Caenorhabditis elegans as a model for assessing behavioral effects and soil bioavailability of environmental contaminants

Abstract

The effects of metal exposures on soil ecosystems are observed at all levels of biological organization from changes in enzyme activity at the cellular level to changes in nutrient cycling at the ecosystem level. A handful of standardized toxicity tests exist to assess the effects of toxicants on soil quality; however, knowledge of the effects on various species and functional groups of organisms would allow for more realistic regulations of soil use. Nematodes are the most abundant of soil mesofauna and play significant roles in nutrient cycling and availability via microbial grazing. The free-living nematode Caenorhabditis elegans is a popular toxicity test organism in aquatic medium, sediments, and soils. The studies in this dissertation were aimed at furthering the understanding of how the results of C. elegans toxicity tests may be affected by external factors such as soil physicochemical properties and food availability. Recently, a standardized guide on the use of C. elegans in soil toxicity tests has been published by the American Society for Testing and Materials. This procedure was used to quantify the lethality of 48-h exposures of five metals (Cd, Cu, Ni, Pb, and Zn) to C. elegans in soils with varying texture, organic matter (OM) content, and cation exchange capacity (CEC). The toxicity of the metals decreased as OM and CEC decreased. A sequential soil extraction procedure was then used to recover the metals from different fractions of the soil in an attempt to estimate the bioavailability of the metals. The sensitivity and usability of two other nematode species, Panagrellus redivivus and Pristionchus pacificus, were compared to C. elegans using toxicity tests in soil and aquatic medium with various endpoints including lethality, reproduction, and movement.
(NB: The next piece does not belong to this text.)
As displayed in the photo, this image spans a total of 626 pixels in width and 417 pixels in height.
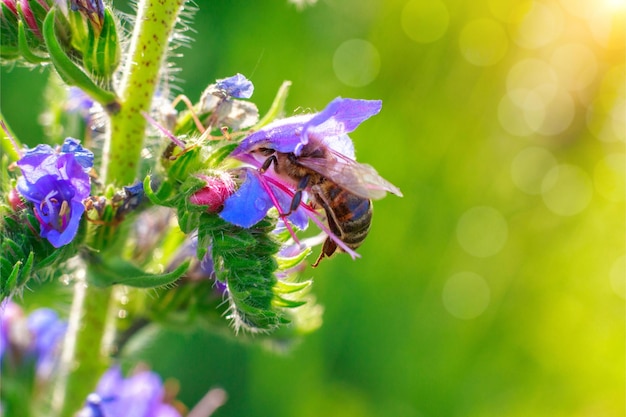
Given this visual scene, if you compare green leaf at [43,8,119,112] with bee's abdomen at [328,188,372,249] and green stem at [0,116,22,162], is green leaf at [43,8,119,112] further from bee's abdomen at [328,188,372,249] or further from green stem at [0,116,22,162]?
bee's abdomen at [328,188,372,249]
The sensitivity of the nematodes varied with the endpoint quantified. In a separate study, food availability alone was determined to affect the movement and feeding of C. elegans after 24-h exposures in aquatic medium. When 24-h metal (Cu, Pb, and Cd) exposures were performed at different food availabilities, the toxicity of all three metals appeared to increase as food availability decreased implicating starvation as a component of decreased movement in C. elegans behavioral assays. Decreasing the exposure to 4 h minimized the complicating effects of starvation.